Hey there, time traveller!
This article was published 15/11/2013 (4353 days ago), so information in it may no longer be current.

Dear Editor:

I would like to respond to Deepak Joshi’s Nov. 12 editorial, City can justify development fee on homes. It is very unusual for a chief administrative officer to wade into a policy debate by writing an opinion piece on a new tax on homebuyers, especially before it has even been debated by council. But let’s be frank, this is not the first time that the administration appears to have extended its role of late.

Development charges are a tax, plain and simple. The proposed new tax comes down to the old adage: if it looks like a duck and quacks like a duck, it’s a duck. This new tax will cost new-home buyers an additional $10,000 to $12,000. This along with the recent PST increase that will add $2,200 to the cost of a new home in Winnipeg.

The cost of home ownership in the city will be less affordable for homebuyers deciding whether to build within — compared to outside — the city.

It has also been confirmed to council that this new tax will drive up the cost of existing homes in Winnipeg, thus making the whole market less affordable for Winnipeg homebuyers. This is probably why Mayor Sam Katz’s own infrastructure funding council specifically recommended against development cost charges as a method of funding infrastructure.

Another argument by the mayor and supporters of the new-home buyer tax is that municipalities in the surrounding region already have development taxes. What they don’t tell you is that new-home buyers in Winnipeg already pay for additional infrastructure requirements like transportation, land drainage and higher development standards that people in the surrounding municipalities aren’t required to pay.
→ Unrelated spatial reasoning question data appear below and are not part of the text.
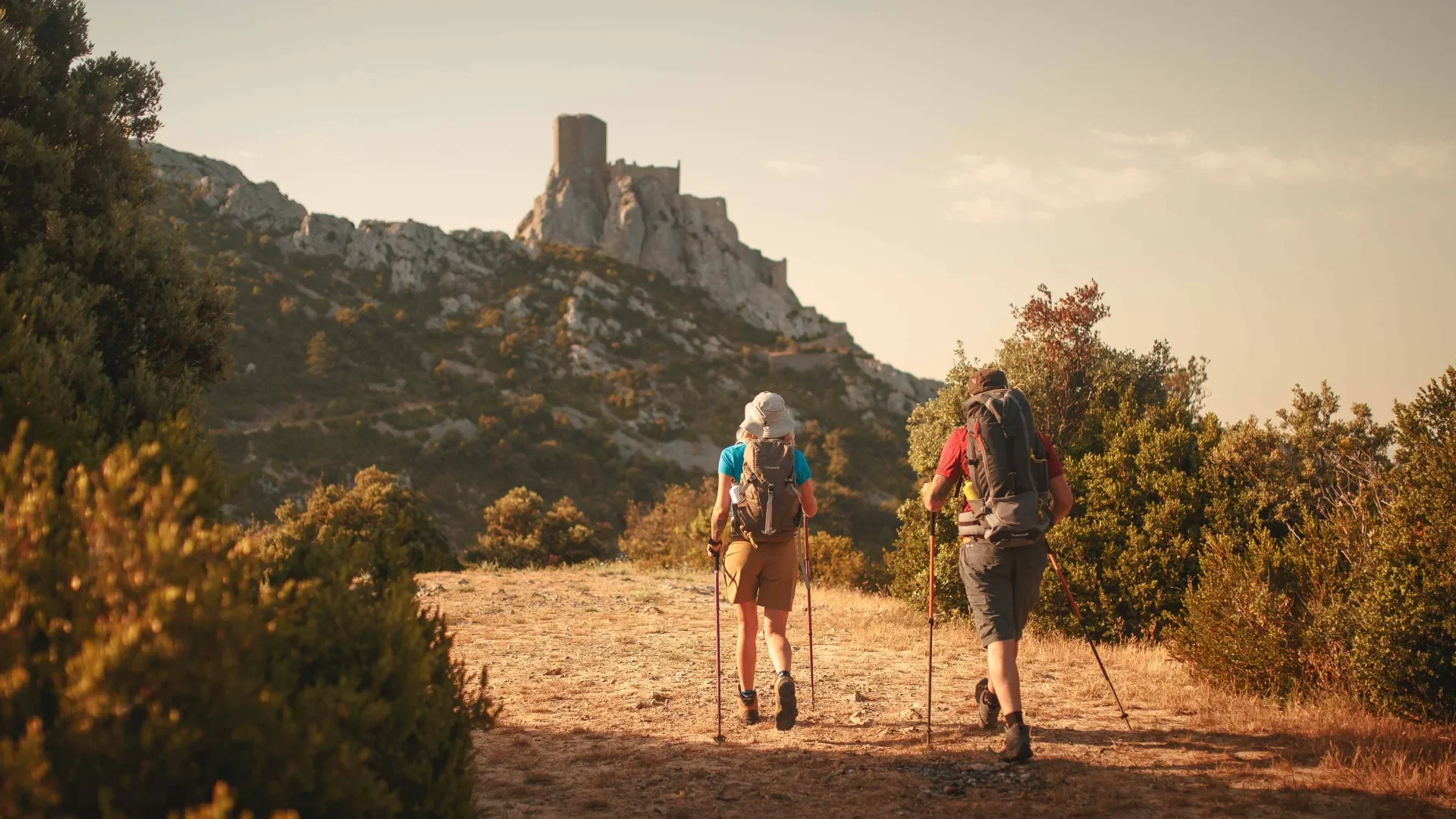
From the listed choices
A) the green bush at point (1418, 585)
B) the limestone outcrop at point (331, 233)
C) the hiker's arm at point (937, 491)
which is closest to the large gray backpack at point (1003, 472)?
the hiker's arm at point (937, 491)

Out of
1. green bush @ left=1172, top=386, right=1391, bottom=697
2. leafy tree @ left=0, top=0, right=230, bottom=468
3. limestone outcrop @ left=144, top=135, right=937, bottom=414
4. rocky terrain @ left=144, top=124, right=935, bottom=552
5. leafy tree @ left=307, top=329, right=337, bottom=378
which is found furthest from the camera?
limestone outcrop @ left=144, top=135, right=937, bottom=414

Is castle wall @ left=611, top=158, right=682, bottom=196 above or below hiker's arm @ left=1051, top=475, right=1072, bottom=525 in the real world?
above

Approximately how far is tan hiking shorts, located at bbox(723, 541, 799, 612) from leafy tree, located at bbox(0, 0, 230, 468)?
3384 mm

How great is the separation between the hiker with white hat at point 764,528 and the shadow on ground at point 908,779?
0.50m

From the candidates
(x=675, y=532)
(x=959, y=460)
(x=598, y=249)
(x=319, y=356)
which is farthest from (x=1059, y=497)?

In terms of road infrastructure, provincial highways function as arterial roads in the rural municipalities. In Winnipeg, homebuyers pay for 50 per cent of arterial roads plus 100 per cent of intersections on their purchase price. In the RMs, homebuyers basically pay nothing. Rural municipalities do require some intersection upgrades but not to the same standard as in Winnipeg.

Development standards in general are typically lower in rural municipalities than in Winnipeg. In rural municipalities, drainage is via an open ditch, not in buried pipes with the ditch providing the storage. Pavement standards are also often lower as well, with asphalt curb and gutter compared to concrete.

The proposed tax cannot be compared to rural development cost charges when one considers the current costs that homeowners already have to face in Winnipeg.

The new-home buyer tax is bad public policy and needs to be rejected before you hear a giant sucking sound of people and investment dollars leaving the city for surrounding municipalities. Another tax will put our city at a competitive disadvantage with our neighbours and lead to sprawl as development takes the shape of a large doughnut around the city.

Scott Fielding is the city councillor for St. James-Brookland-Weston.